**Provided passage**.
= Beginning of Section =
Chef Kamila: Kamila Garsztkowiak
Let’s start from where I am now 😊 I have been teaching about the health benefits of plant-based life-style since 2014. I have done it through my own programs, such us 21-Day Bootcamp and Smart Cooking Method, and as well the Food for Life classes by Physicians Committee for Responsible Medicine (PCRM). I have delivered lectures at small gatherings and health festivals as well. It has been the best years of my life as I am truly passionate about what I do and fully dedicated to this path. Recently I have digitalized my programs so that they can hopefully help people to reduce meat consumption in a tasty and conscious way around the world. Switching from a meat-based diet to a diet based on whole grains, fruits, leafy greens and vegetables can be challenging and scary! That is why I am here!
Let me share with you how it all started. Before I went vegan in 2014, I was working in tourism, luxury wedding planning and event management, and although I enjoyed them all, I wasn’t quite happy, and something was missing. My life changed in May 2014 when Gabor, my Hungarian fiancé decided to go vegan, as well as gluten and sugar-free due to his health issues. We were vegetarian for a month, then switched to a vegan lifestyle overnight.
= End of Section =
In the Chef Kamila profile, which organization's Food for Life classes are named?

**Provided material**.
= Beginning of Section =
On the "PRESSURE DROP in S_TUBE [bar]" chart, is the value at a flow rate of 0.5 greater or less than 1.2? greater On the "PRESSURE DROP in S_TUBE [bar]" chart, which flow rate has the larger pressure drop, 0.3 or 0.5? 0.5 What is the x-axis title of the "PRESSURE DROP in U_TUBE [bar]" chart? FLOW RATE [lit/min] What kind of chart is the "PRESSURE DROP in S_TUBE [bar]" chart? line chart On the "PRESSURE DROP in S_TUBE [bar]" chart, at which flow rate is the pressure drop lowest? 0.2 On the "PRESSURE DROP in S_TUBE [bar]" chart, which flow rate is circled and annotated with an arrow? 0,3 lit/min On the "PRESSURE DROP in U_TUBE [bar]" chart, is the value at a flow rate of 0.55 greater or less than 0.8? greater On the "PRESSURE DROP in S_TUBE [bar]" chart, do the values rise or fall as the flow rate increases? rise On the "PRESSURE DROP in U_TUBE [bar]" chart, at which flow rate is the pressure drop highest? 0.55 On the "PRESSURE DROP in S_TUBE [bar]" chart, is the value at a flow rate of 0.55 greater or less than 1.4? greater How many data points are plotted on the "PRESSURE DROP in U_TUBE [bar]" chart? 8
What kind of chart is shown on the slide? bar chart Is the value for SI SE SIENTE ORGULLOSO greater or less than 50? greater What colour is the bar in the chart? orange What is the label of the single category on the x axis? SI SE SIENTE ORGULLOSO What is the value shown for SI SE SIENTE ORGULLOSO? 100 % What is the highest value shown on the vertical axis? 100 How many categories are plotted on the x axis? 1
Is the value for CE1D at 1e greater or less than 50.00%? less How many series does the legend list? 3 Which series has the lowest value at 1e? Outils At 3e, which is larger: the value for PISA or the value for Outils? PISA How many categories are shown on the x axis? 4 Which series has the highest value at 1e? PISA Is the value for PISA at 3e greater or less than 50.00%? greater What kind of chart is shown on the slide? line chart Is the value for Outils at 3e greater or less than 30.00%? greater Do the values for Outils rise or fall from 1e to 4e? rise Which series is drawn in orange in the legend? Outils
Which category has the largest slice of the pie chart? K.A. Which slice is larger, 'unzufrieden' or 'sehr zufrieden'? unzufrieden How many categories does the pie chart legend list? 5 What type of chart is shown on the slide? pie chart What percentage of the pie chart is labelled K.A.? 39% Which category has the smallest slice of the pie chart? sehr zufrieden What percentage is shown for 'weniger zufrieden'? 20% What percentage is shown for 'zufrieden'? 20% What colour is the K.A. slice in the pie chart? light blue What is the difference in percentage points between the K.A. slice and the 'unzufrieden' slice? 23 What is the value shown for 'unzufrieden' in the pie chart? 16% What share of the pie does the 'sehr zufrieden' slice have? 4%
= End of Section =
**Answer space**. The Physicians Committee for Responsible Medicine (PCRM).